:: Article
Part 12:Artificial Intelligence with Speech Recognition with Python.

Speech Recognition

Speech is the most basic means of adult human communication. The basic goal of speech processing is to provide an interaction between a human and a machine.

Speech processing system has mainly three tasks −

First, speech recognition that allows the machine to catch the words, phrases and sentences we speak
Second, natural language processing to allow the machine to understand what we speak, and
Third, speech synthesis to allow the machine to speak.

This chapter focuses on speech recognition, the process of understanding the words that are spoken by human beings. Remember that the speech signals are captured with the help of a microphone and then it has to be understood by the system.

Building a Speech Recognizer

Speech Recognition or Automatic Speech Recognition (ASR) is the center of attention for AI projects like robotics. Without ASR, it is not possible to imagine a cognitive robot interacting with a human. However, it is not quite easy to build a speech recognizer.
::::
:: Given records
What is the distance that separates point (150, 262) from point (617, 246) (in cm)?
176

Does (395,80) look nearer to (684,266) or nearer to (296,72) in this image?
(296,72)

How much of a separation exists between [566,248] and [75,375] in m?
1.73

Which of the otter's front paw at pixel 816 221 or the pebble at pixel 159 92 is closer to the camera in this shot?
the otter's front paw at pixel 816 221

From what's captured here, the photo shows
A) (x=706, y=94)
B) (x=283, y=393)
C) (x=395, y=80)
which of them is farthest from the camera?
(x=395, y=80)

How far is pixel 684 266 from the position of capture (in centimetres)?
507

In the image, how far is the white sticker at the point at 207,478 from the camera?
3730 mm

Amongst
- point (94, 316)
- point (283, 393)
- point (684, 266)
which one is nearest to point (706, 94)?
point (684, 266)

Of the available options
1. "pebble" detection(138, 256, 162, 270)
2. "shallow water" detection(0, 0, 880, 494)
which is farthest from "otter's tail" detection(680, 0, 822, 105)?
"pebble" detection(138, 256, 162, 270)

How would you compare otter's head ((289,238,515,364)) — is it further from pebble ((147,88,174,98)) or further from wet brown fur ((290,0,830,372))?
::::
:: Given records
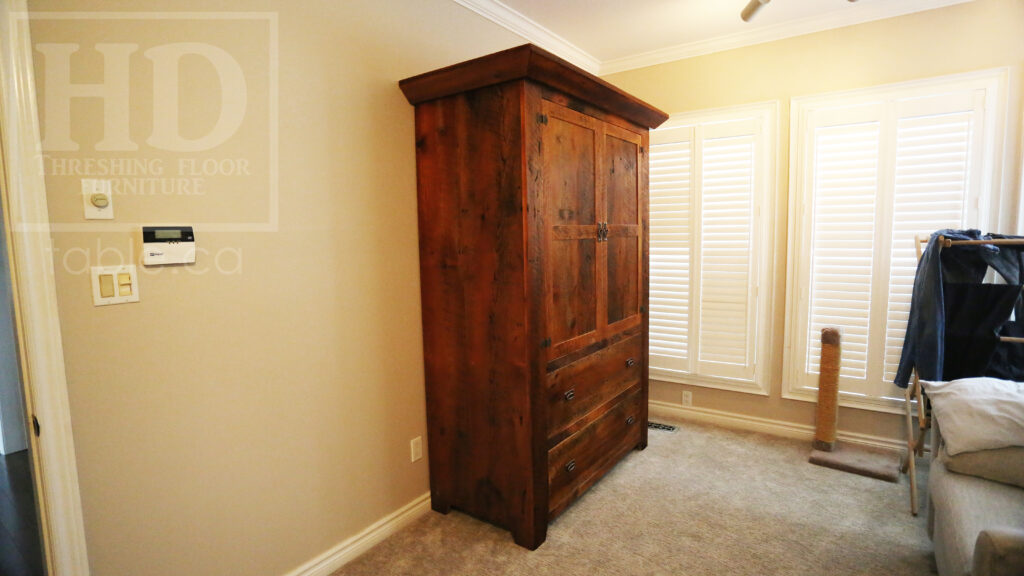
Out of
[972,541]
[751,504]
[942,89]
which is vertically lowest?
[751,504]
::::
Requests:
1. According to the speech recognition tutorial, what device captures speech signals?
2. For each statement, decide whether the speech recognition tutorial supports it, and answer yes or no with the words from the tutorial that settle it.
(a) A speech processing system has three main tasks.
(b) Natural language processing is what allows the machine to speak.
(c) Building a speech recognizer is easy.
3. List the main tasks of a speech processing system that the speech recognition tutorial names.
Rely only on the speech recognition tutorial for your answers.

Solution set:
1. A microphone.

2.
(a) Yes: "Speech processing system has mainly three tasks"
(b) No: "Third, speech synthesis to allow the machine to speak."
(c) No: "However, it is not quite easy to build a speech recognizer."

3.
Speech recognition
Natural language processing
Speech synthesis